Because we are discussing procedures in an analytical laboratory, the preparation of reagents and analytical reference standards will be involved. If not defined elsewhere, the way of preparing these needs to be stated in the procedure, including a statement of the tolerances or ranges of critical standards. For example, it is unlikely that you will be able to weigh 20.0 mg of an analytical reference standard or a sample consistently, so the procedure should define what is acceptable — for example, 19.8–20.2 mg.
The main sections that I want to focus on in this column are the heart of any procedure: responsibilities and the procedure itself.
Any procedure is written for a defined and repeated process not a one-off activity. Therefore, the key to writing an SOP is knowing and understanding the process that you are going to document. Sounds simple doesn't it? You would be amazed at the number of people who attempt to write a procedure without this knowledge. As such, you need an analytical scientist who is involved with the process. In the current technical jargon, this individual is called a subject matter expert (SME).
From the scope of the procedure, the boundaries of the procedure are defined along with the inputs (what do you need to start) and the outputs (what you end up with at the finish). Along the way there may be sample storage, preparation, analytical instrument setup, analysis and data recording, interpretation of the data, calculation of results, and reporting. What is covered by this specific procedure needs to be defined, and you need a person who understands what is going on.
The traditional way for writing a procedure is to consider the roles and responsibilities of the analytical staff that will be using the procedure in anger. We need to consider the following factors:
When there are hand-offs from one individual to another is where use problems could occur, and there is a need to define carefully which tasks must be completed by one individual and what must be passed on to another in terms of documentation and any records such as data files. One way to ensure that this transfer is complete is to use a checklist or a pro-forma document, although in regulated laboratories any pro-forma documents need to be formally issued and controlled. The other consideration is that most analytical work uses the four eyes principle: one person to perform the work and another one to review and approve it. It is important that one of the responsibilities of the performer is to ensure that the work package handed over for review is complete from the tester's perspective. So, glaring errors need to be trapped by the tester and not left for the reviewer to spot.
The typical way of writing a procedure is based on text. Here, the procedure needs to be clearly written because an SOP is an instructional document. Therefore, instructions must be written in the form of "do this" or "do that." The text needs to consist of short sentences that are written in simple, clear, and directive language. Long and complex sentences that could be misunderstood should not be used.
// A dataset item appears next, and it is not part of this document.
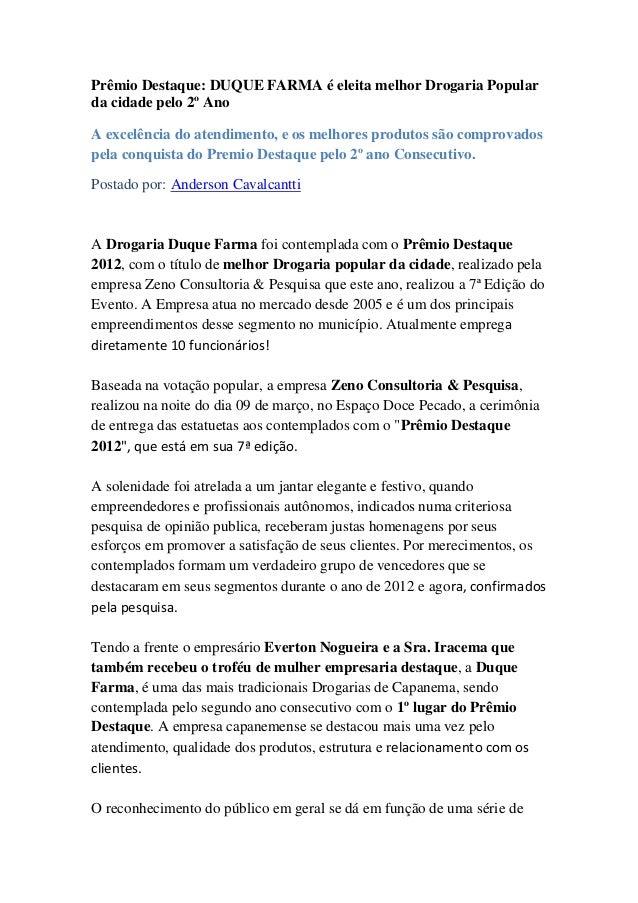 Prêmio Destaque: DUQUE FARMA é eleita melhor Drogaria Popular da cidade pelo 2º Ano A excelência do atendimento, e os melh...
The effective use of white space is important for the impact on the reader and to clearly separate each individual instruction. Rather than save paper and run all the text into large paragraphs, the text needs to be spread out to separate individual instructions that make up the procedure. There will be empty lines between each instruction. Some companies number each instruction line and others don't; it's an organizational issue that probably goes back to when the quality system was first established.
Let us look at some instructions that could be in a written procedure for a laboratory. In Table II we have sample preparation instructions. They are written in a clear simple style: do this or do that. However, look at Table II to see the differences in the use of white space. Both columns have the same instructions for the sample preparation of samples for metals analysis by atomic absorption. The instructions in the left-hand column all run together and it is difficult to read or follow the procedure in the laboratory. This series of instructions is what you would see in a scientific publication of a method, but it is not appropriate for a laboratory procedure, in my view.
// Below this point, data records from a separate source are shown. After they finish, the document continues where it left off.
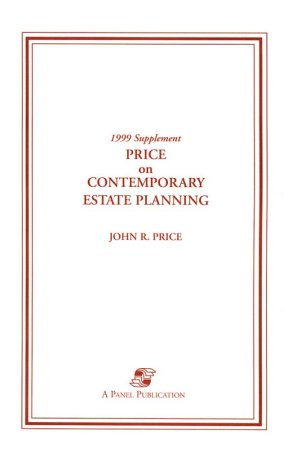 - Price on contemporary estate planning: 1999 supplement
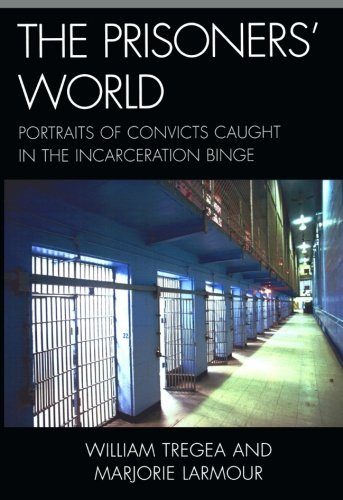 The Prisoners' World: Portraits of Convicts Caught in the Incarceration Binge (Issues in Crime and Justice)
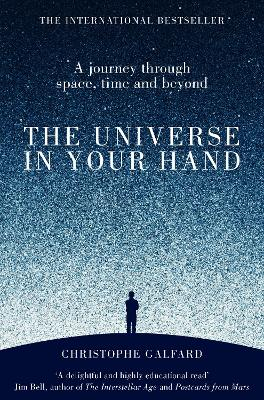 The Universe in Your Hand: A Journey Through Space, Time and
Table II: Using white space in a written procedure
In the right-hand column of Table II, the same instructions are broken up into a numerical list to illustrate the effective use of white space. The individual instructions can easily be followed, and that is how written procedures for either analytical methods or work in the laboratory should be set out.
Is everything good? No. Look at Table II, in the fourth bullet point in the right-hand column. It states either digest the same for 110 °C until it goes brown (all cooking is just good chemistry!) or if you are lazy and want to go home early then leave the samples at 40 °C overnight. Why are there two options? Has the method been validated to cope with either approach? In my opinion, the instructions should be a little clearer at this point.
Can we make the procedure any better? Yes, we can by the use of process-flow diagrams, an example of which is shown in Figure 1. The left-hand column shows a process-flow diagram of the procedure with each stage of the process shown as a box in the process flow. The same text from Table II has been inserted in the right-hand column without the numeric list and positioned next to the appropriate process flow activity to add detail to the process flow. So, this version of the procedure has a picture to give the overview and the text to provide the detail.
Figure 1: Procedure written using a process flow diagram with a process description.
We can develop this version of the procedure further by adding another column called responsibilities on the right to define who does each step and when the hand-over from one person to the next takes place can be described as well.
This is never an easy question to answer, but as short as possible is the best answer I can give. If necessary, have an overview procedure or guideline and then break a process down into a number of smaller ones that will be read and used rather than filed and forgotten. My ideal SOP length would be in the range of 3–5 pages including diagrams, the shorter the better providing that quality is not impacted.
In some quality systems there is the need to provide evidence that the procedure has been followed. In Chapter 4 of EU GMP (1) on documentation, there is the requirement for instructions (to perform a task, for example, SOP) and records that provide evidence of various actions taken to demonstrate compliance with instructions. In such cases, records are the result of procedures being followed. For an analytical procedure, this is relatively easy because it's the sample preparation and analysis records that can be on paper or in electronic format that demonstrate that the procedure was followed. For other procedures, the author needs to think about what evidence is generated by the procedure to provide evidence of compliance.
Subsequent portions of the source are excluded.